'''
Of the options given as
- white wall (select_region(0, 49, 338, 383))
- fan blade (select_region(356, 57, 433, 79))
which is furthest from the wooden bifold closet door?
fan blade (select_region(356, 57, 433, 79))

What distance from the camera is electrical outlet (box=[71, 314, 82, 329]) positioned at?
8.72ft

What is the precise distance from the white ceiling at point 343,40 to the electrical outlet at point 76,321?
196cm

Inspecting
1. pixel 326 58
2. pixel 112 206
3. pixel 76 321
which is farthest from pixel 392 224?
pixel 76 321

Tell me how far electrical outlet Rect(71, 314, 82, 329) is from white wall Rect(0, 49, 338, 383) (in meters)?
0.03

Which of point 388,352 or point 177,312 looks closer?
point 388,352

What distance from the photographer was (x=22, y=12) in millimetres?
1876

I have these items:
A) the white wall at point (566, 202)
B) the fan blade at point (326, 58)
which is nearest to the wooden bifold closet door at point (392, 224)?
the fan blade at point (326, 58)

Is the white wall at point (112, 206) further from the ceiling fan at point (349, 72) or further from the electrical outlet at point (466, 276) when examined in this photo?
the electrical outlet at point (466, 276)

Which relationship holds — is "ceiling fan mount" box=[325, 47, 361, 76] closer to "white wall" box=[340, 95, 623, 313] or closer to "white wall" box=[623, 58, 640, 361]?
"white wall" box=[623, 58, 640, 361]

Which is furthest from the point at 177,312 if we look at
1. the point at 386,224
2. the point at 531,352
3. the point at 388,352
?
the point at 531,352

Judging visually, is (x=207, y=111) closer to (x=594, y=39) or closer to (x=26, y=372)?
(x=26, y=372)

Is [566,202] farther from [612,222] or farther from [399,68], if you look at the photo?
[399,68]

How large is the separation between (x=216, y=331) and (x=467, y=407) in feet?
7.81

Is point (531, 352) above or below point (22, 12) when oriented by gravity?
'''
'''
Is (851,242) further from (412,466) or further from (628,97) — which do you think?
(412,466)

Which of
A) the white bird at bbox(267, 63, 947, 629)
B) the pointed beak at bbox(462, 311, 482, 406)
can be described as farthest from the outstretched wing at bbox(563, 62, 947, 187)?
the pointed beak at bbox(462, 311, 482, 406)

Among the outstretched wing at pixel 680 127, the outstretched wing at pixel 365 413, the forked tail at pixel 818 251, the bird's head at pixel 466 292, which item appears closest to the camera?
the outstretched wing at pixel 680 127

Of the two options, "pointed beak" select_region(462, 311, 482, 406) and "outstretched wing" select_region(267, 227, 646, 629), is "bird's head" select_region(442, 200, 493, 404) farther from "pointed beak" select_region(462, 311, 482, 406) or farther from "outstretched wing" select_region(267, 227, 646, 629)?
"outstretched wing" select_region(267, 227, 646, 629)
'''
'''
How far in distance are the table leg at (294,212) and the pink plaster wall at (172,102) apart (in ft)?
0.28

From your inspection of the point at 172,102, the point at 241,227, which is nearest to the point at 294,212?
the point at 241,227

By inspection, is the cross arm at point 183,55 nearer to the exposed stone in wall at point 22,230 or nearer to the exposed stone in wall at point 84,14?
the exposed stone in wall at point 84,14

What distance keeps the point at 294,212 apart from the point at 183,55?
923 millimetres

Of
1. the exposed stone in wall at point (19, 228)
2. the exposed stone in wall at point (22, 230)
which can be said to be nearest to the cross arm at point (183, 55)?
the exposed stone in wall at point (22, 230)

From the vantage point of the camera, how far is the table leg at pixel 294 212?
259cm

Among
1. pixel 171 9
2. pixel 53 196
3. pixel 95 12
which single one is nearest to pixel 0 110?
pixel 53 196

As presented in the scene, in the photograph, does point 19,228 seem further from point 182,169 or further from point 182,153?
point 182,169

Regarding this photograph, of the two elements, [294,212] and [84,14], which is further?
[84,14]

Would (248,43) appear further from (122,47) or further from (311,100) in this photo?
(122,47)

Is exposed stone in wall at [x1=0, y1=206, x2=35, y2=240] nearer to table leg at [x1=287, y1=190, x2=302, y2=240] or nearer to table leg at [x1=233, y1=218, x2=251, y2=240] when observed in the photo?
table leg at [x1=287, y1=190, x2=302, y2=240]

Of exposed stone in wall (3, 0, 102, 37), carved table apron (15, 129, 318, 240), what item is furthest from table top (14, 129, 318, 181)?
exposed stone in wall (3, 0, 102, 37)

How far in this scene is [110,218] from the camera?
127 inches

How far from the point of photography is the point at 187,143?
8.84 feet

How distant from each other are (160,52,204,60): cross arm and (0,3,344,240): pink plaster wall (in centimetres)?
'''
Do this: Rewrite the data from the line with "Which is furthest from the point" up to and including the line with "Is point (531, 352)", replacing every "farther" with "further" and leaving everything else unchanged.

Complete answer:
Which is furthest from the point at 177,312 if we look at
1. the point at 386,224
2. the point at 531,352
3. the point at 388,352
?
the point at 531,352

Judging visually, is (x=207, y=111) closer to (x=594, y=39) or closer to (x=26, y=372)?
(x=26, y=372)

Is [566,202] further from [612,222] or further from [399,68], if you look at the photo?
[399,68]

How large is the separation between (x=216, y=331) and (x=467, y=407) in feet?
7.81

Is point (531, 352) above or below point (22, 12) when oriented by gravity?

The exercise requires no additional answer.